En fait, cette opposition est souvent mal respectée, parce que la préposition en est devenue la pré­position générique désignant un moyen de locomotion (le mode de transport, plutôt que le « vé­hi­cu­le » lui-même), et on dira couramment en moto, en vélo, en skate, en trottinette, en smartboard, en gyroroue par analogie avec en métro, en bus, en train etc.

Bon à savoir pour un apprenants de FLE…

L’usage n’est pas toujours très cohérent et les puristes eux-mê­mes se fourvoient parfois quand il s’agit de moyens de locomotion moins connus, notamment les moyens de locomotion très finlandais que sont les skis et la motoneige. On dira donc en principe à skis et à motoneige, car on ne peut pas se mettre à l’intérieur de l’un ni de l’autre (exemples sur Internet : 52 balades à skis dans les Pyrénées Centrales, ou Soyez prudents à motoneige cet hiver). Mais si ces deux noms désignent le mode de transport, dans la langue courante en skis et en motoneige ne paraitraient pas vraiment agram­ma­ti­caux. En skis est certes très nettement minoritaire sur Internet par rapport à à skis [vérification rapide en avril 2017, mais sans discrimination des cons­truc­tions coffre à skis et balade à skis], mais en mo­to­nei­ge est deux fois plus fré­quent que à motoneige. Il y a cependant des limites : on dit par exemple très dif­fi­ci­le­ment en cheval (?il est venu en cheval), parce que à cheval forme un groupe figé bien implanté en français que l’on retrouve dans d’autres emplois, être à cheval sur un mur, être à cheval sur les principes, etc. (Cependant quelques dizaines d’occurrences de venir [temps divers] en cheval, sur Internet, avril 2017).

Cependant, la préposition en, comme la préposition à, est ici un cas emploi figé limité, réservé à l’ex­pres­sion du moyen de locomotion.
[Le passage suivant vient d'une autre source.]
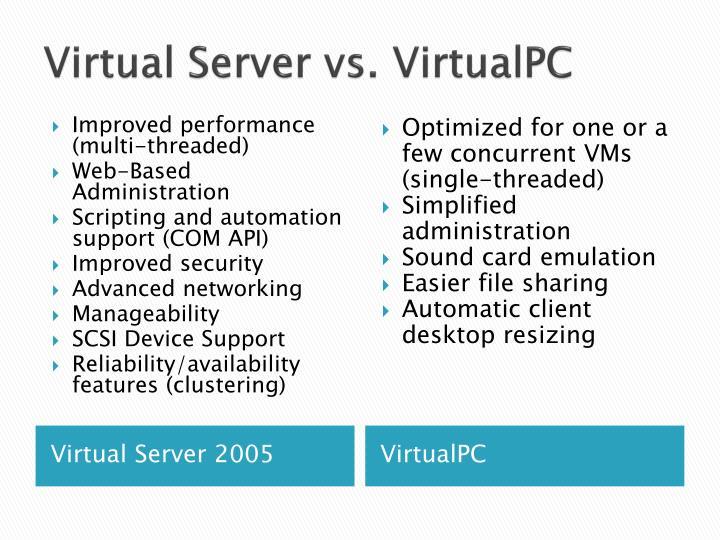 Virtual Server vs.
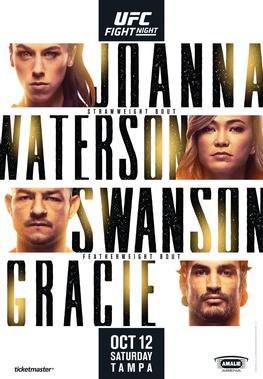 UFC Fight Night 161 Recap: Unexpected Surprises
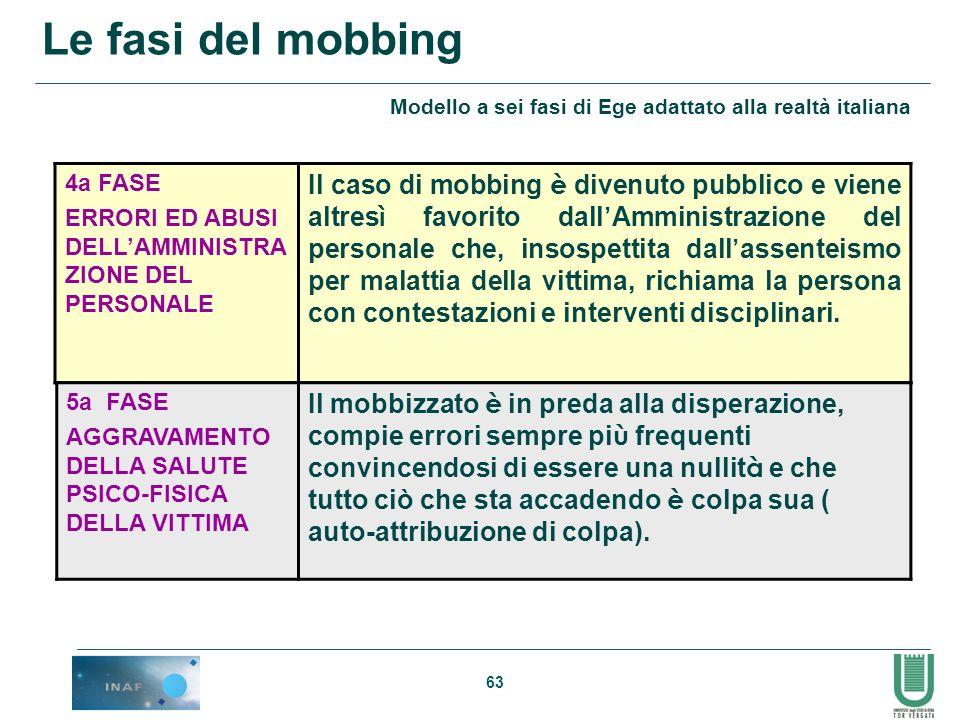 63 Le fasi del mobbing 4a FASE ERRORI ED ABUSI DELLAMMINISTRA ZIONE DEL PERSONALE Il caso di mobbing è divenuto pubblico e viene altres ì favorito dal
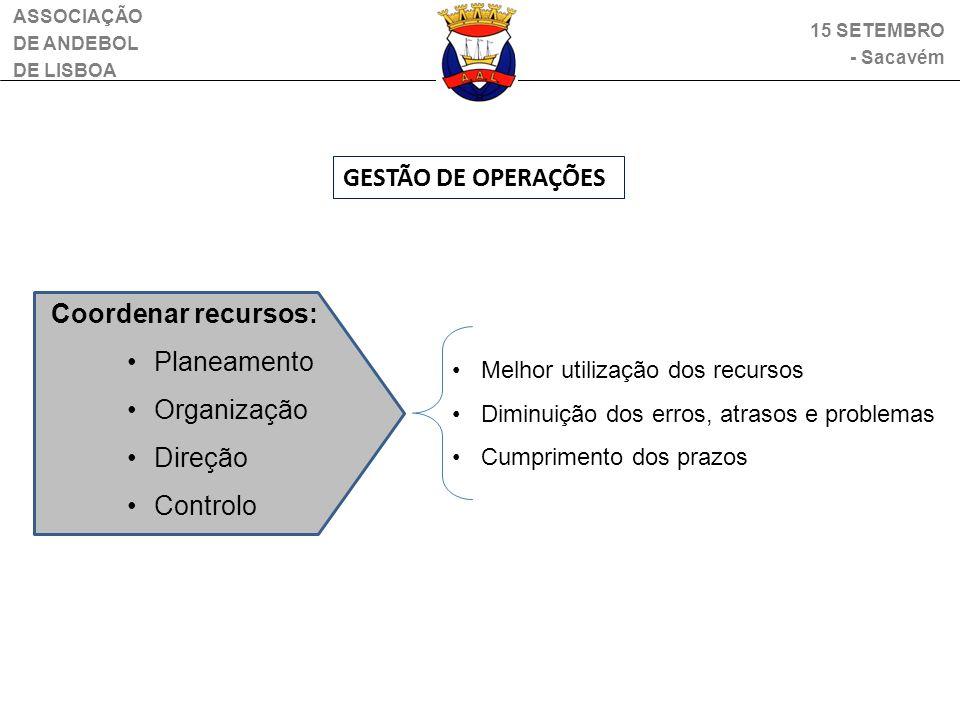 GESTÃO DE OPERAÇÕES Coordenar recursos: Planeamento Organização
Si on détermine ou si on complète le nom, ou si le nom dé­si­gne plus par­ti­cu­liè­re­ment le véhicule, on utilise la préposition dans ou d’autres pré­po­si­tions, qui dépendent du mode de transport :

Il est venu sur son nouveau vélo.
Elle se promenait sur son beau cheval blanc.
Dans le métro ce matin, il y avait étonnamment peu de monde.

Dans les phrases suivantes, on utilise la préposition dans parce que le complément pré­po­si­tion­nel désigne l’endroit où s’est produit l’évènement dont on parle, plutôt que le véhicule lui-même ou un moyen de locomotion :

Sur le bateau [= quand j’étais sur le bateau], j’ai rencontré une vieille connaissance que je n’avais pas vue depuis vingt ans.
J’ai d’abord oublié mes lunettes de soleil dans le train [= quand j’étais dans le train], puis j’ai oublié mon livre dans l’avion [= quand je suis sorti de l’avion].
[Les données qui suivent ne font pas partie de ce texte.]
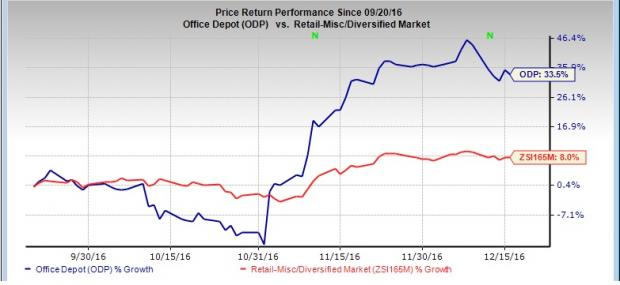 Office Depot Has Surged Since Earnings, Can It Continue?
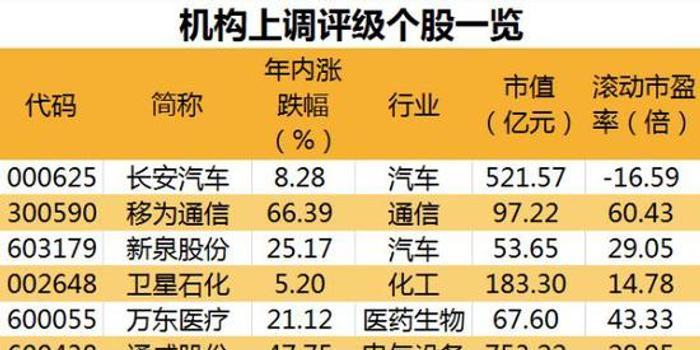 這些股表現超機構預期 還有22股獲機構上調評級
2. Catégorie référentielle du sujet

La préposition en introduisant un GN désignant un mode de transport est utilisée normalement avec un sujet animé. Si le sujet est non animé, on utilise par avec article zéro :

Le matériel sera expédié par bateau.
Les marchandises voyageront par train.
Le courrier est acheminé par avion, puis transporté par bateau vers les iles éloignées.
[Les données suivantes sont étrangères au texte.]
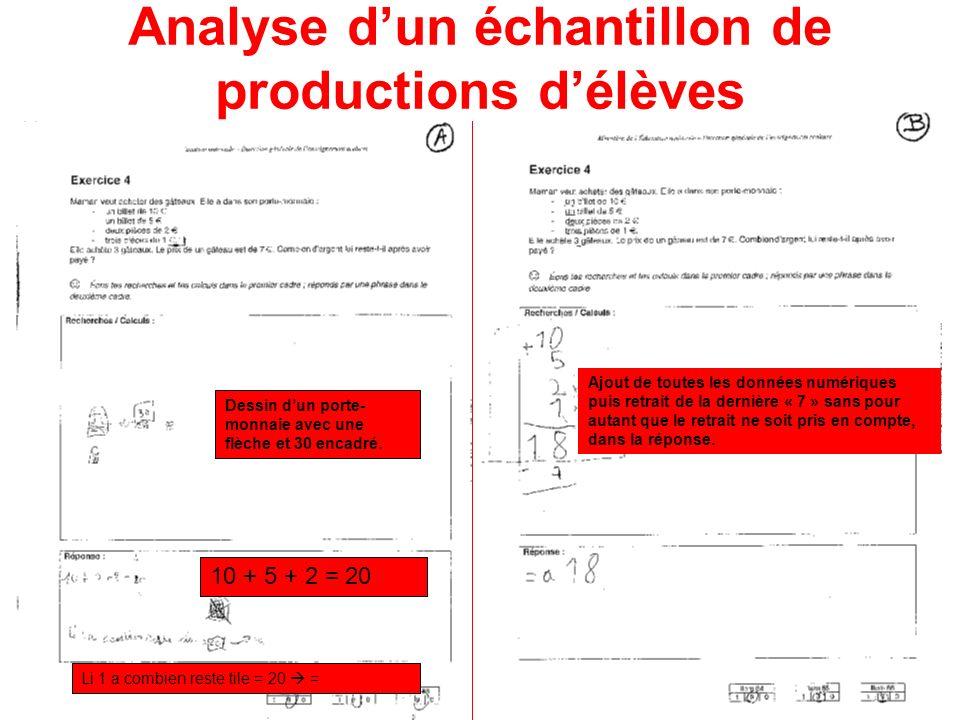 Analyse d'un échantillon de productions d'élèves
La phrase Mon grand-père est arrivé par train a une résonance comique et laisse penser que le grand-père a voyagé comme une marchandise.

Visitez le Canada par train…

On trouve du reste de nombreuses occurrences de cet emploi impropre, par exemple Visitez le Canada par train (Internet), ou, sur le site d’une station touristique fran­çai­se : Visites par train et vélo. Cette dernière cons­truc­tion est donc doublement impropre, car la pré­po­si­tion par est mise en facteur commun, ce qui équivaut donc à dire Visites par train et par vélo.

On utilise cependant par pour indiquer le moyen de transport quand le groupe pré­po­sitionnel par + GN est développé par un complément, surtout avec les verbes rentrer et arriver :

Ils arriveront par le train de 23 h 15.
Nous rentrerons par le ferry du matin.
Je rentrerai par l’avion du soir.

Plus généralement, on utilise la préposition avec :

Ils arriveront avec le train de 23 h 15.
Nous rentrerons avec le ferry du matin.
Je rentrerai avec l’avion du soir.
On partira avec le bateau qui fait la liaison vers les Lofoten.